The data for the third quarter is deemed as satisfactory by Beijing. Economists attribute the positive indicators to the effect of government support, where authorities and state banks invested in infrastructure, particularly the construction of new factories and plants. The results would have been considerably greater if it weren't for the crisis in the construction sector, which has hindered the entire economy of the Middle Kingdom for several quarters. Currently, the remedies implemented by the government have yet to produce significant positive outcomes.
In July-September, there was an increase in the production of almost all goods, ranging from the chemical sector to the production of electric vehicles. Whilst Beijing acknowledges the existence of problems that have persisted in the economy for eighteen months, they are particularly conspicuous in the reduction in apartment sales in the housing construction sector. Furthermore to the constraints to growth from the real estate and construction industries, there is also hinderance from the substantial public debt, which has been increasing for the past 15 years. The economy is at the brink of deflation due to the weakened demand for goods and services. It is noteworthy that consumer prices in September have remained level with those from a year ago, and producer prices have even slightly decreased. Nevertheless, consumer spending, which saw a drop in the spring, has stabilised throughout the summer. Retail sales increased by 5.5% in September compared to the same period last year. Annual sales growth in August was at 4.6%.

With the aim of treating the economy, Beijing decided to continue pumping large amounts of money into it, which began during the coronavirus pandemic. The provincial authorities' debt increased by 4.2% year-on-year in the first 8 months of the year. Compared to January-August 2019, it saw a 59% surge.

During the first nine months of this year, the Chinese economy has built a "strong foundation" for future expansion, stated NBS Deputy Shen Laiyun during a press conference in Beijing where he presented Q3 results. Nonetheless, he cautioned that "external circumstances are becoming more strenuous and domestic demand is still unsatisfactory...".
The construction industry remains a major issue for the Chinese economy, which was previously regarded as one of the driving forces of the entire economy. The continued drop in housing prices over the past two years, amounting to 16% compared to August 2021, has resulted in the collapse of developers, includinga number of major construction firms. Investment in the construction sector decreased by 9.1% YoY during the first 9 months of 2023, whereas investment in infrastructure increased by 6.2% over the same period.

The primary objective of building new factories and facilities was to generate employment opportunities, in addition to encouraging expenditure by the population. Unemployment rates, specifically among young individuals, are alarmingly high this year. It's so high that the government suspended the publication of labour market statistics in August. Overall, there was a 5% decrease in urban unemployment rates in September. Additionally, there were decreases of 5.3% and 5.2% in July and August, respectively.

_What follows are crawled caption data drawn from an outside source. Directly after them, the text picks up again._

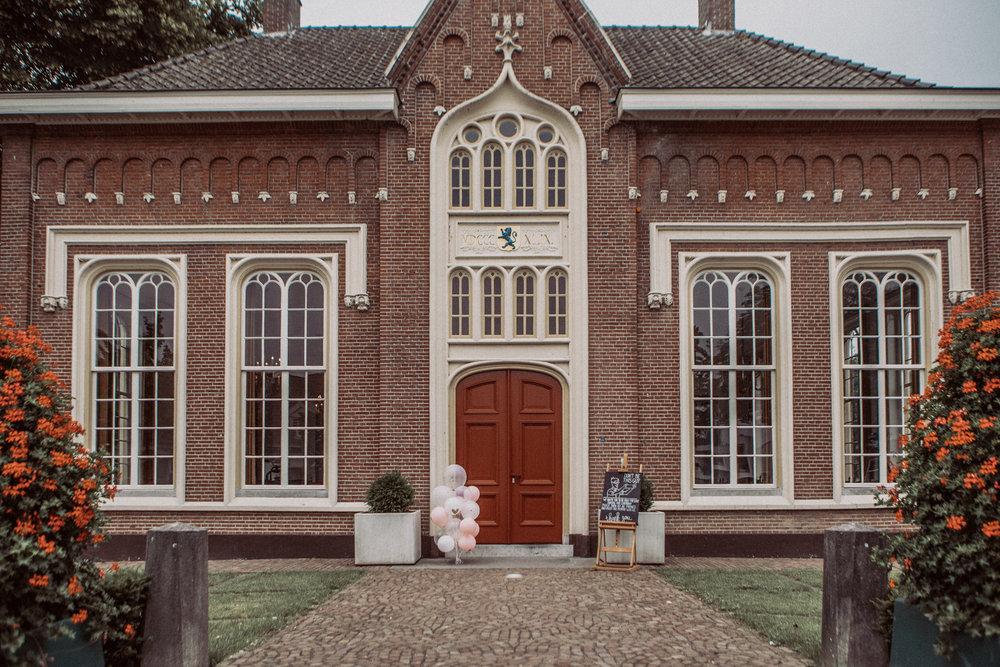 Het raadhuis in Udenhout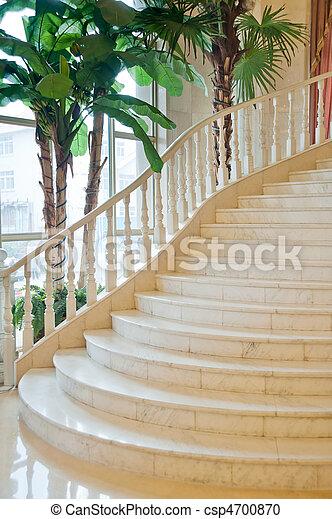 photographies de classique escalier luxe salle csp4700870 recherchez des photos des images. Black Bedroom Furniture Sets. Home Design Ideas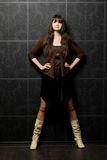 Mujer hermosa contra la pared con el modelo Imagen de archivo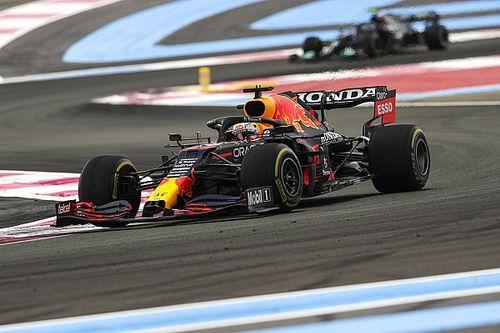 French GP: Verstappen passes Hamilton to win after start error
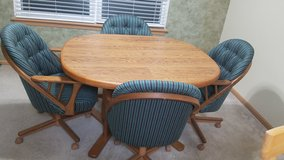 Kitchen Table,4 chairs and expandable insert in Plainfield, Illinois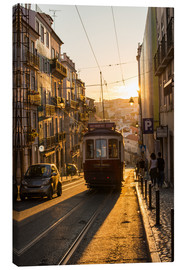 Obraz na płótnie  Tram in Lisbon, Portugal - Alex Treadway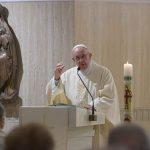 """Papa: o testemunho cristão incomoda e não conhece """"meio termo"""""""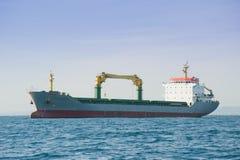 Ship i porten Arkivfoton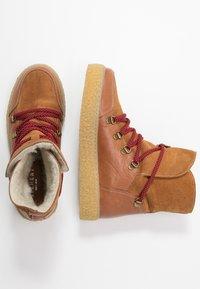 Pavement - LOLA - Kotníkové boty na platformě - tan - 3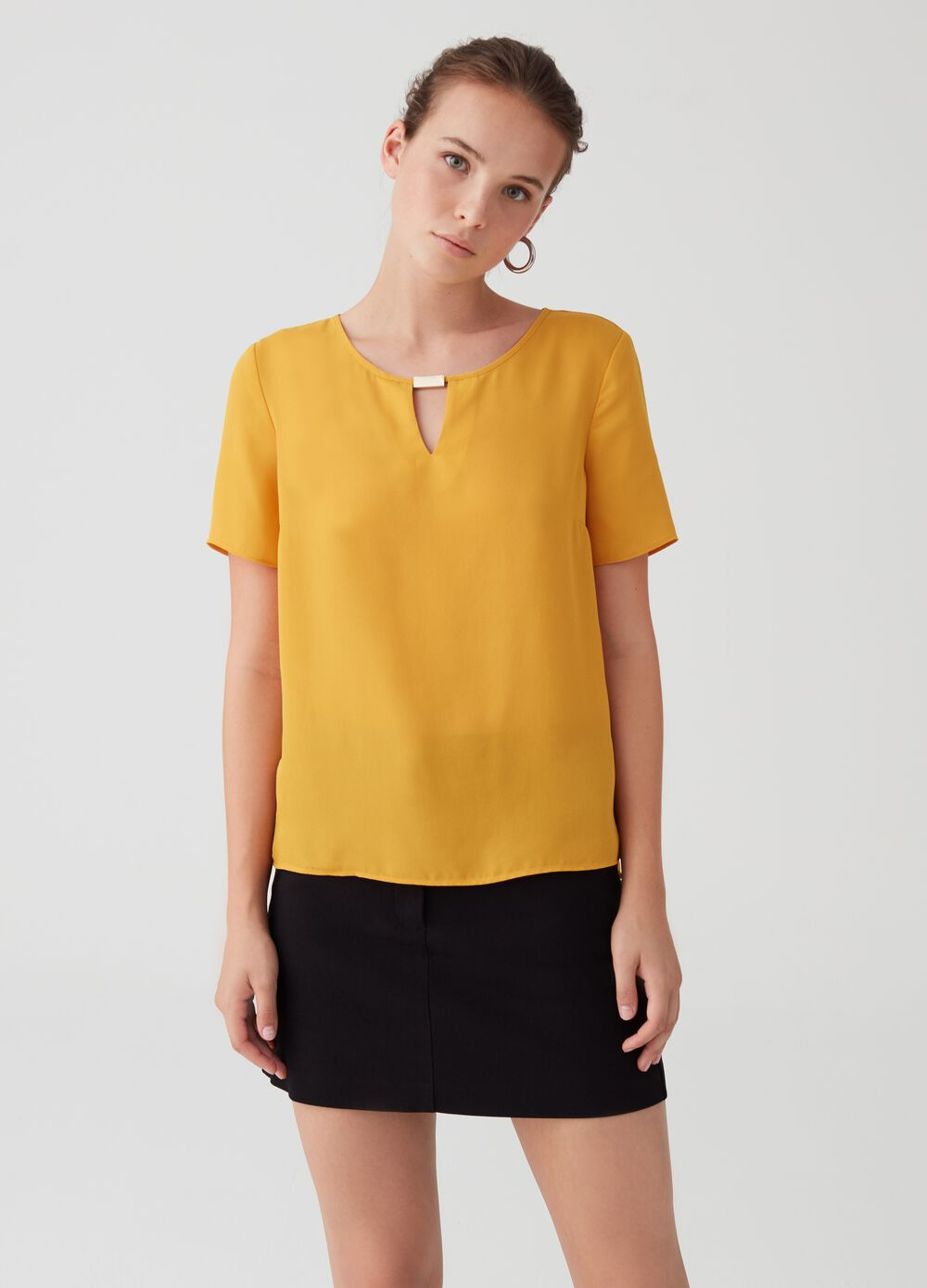 Blouse with short sleeves and metal details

Despite this trend, there is dissent among economists regarding whether the Chinese economy has truly bounced back from its low point. One could argue at length about the root causes; as for the figures, critics contend that comparing the Q3 2023 results with those of July-September 2022 fails to accurately portray the state of the economy, as it was still contending with Covid restrictions and lockdowns a year ago.

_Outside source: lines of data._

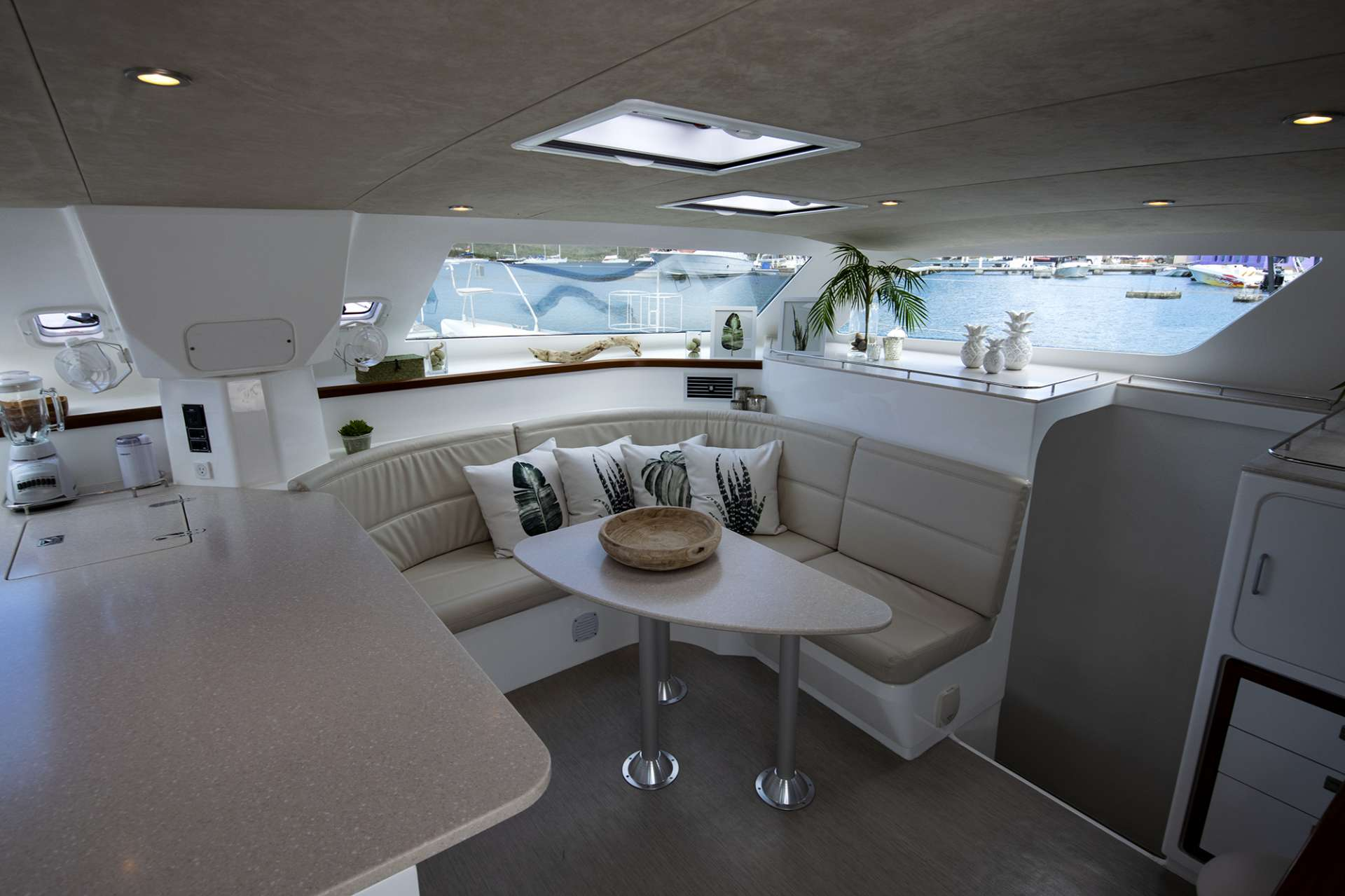 Catamaran Charter Voyage 480 Electric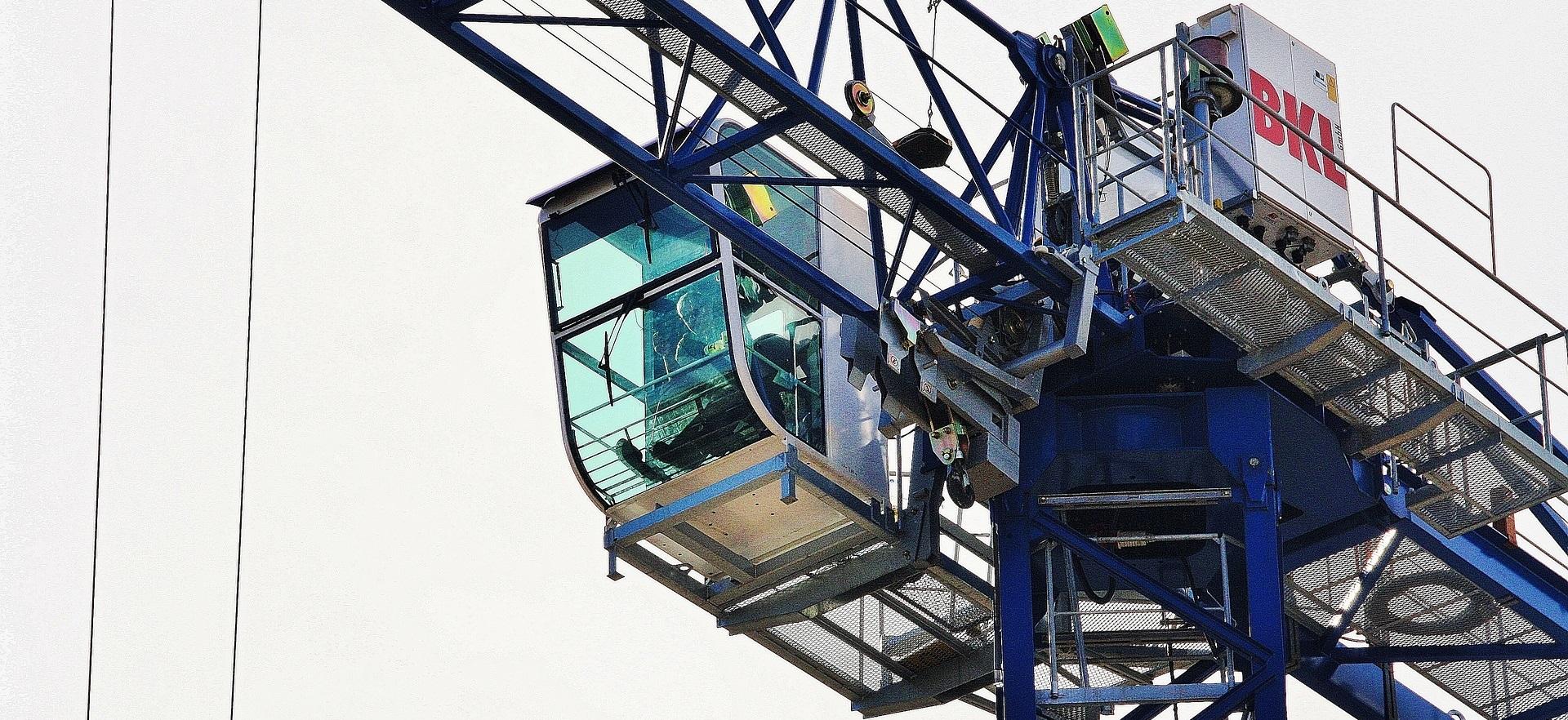crane-4077219_1920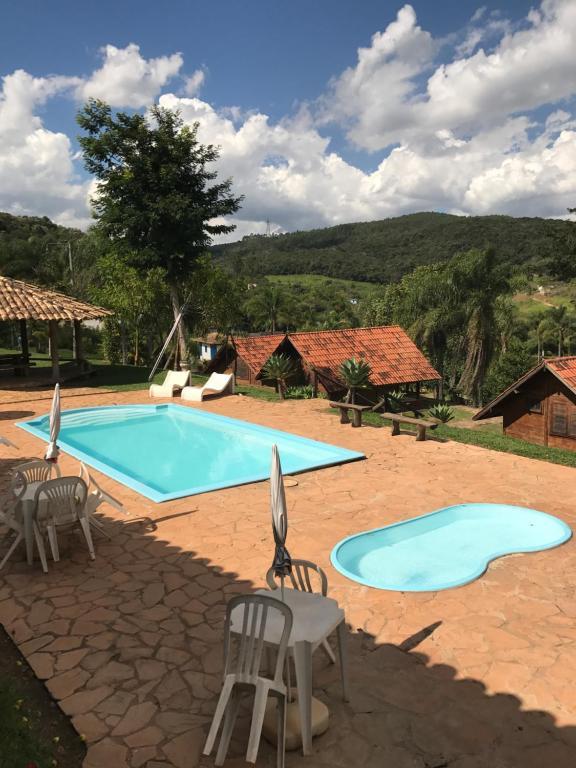 The swimming pool at or near Pousada Gota de Minas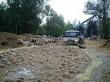 Строительство искусственного водоема и альпийской горки под ключ: разгрузка крупных камней-валунов, которые станут декоративными украшениями альпийской горки и берега пруда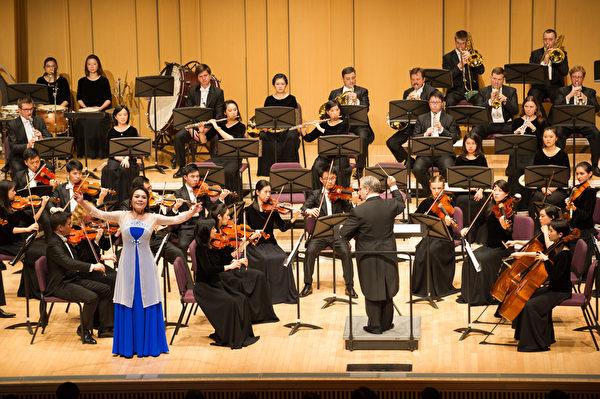 2018年9月14日晚,神韻交響樂團於屏東演藝廳舉行演出。(羅瑞勳/大紀元)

The deceleration in China's economic expansion has not impaired the operations of enterprises, which still persist in manufacturing merchandise. Low domestic consumer spending is driving producers to export their goods.  For instance, China has inundated the global car market with both petrol and electric vehicles. Prior to the pandemic, China exported 2.7 containers of its goods for each container of imports, but the figure has now risen to almost 4 containers.

The majority of Chinese products are destined for the European market. The increase in Chinese exports has caused concern among European politicians. Those concerns have prompted an inquiry into the flourishing electric vehicle exports from China, which European car manufacturers allege are receiving advantages from government subsidies.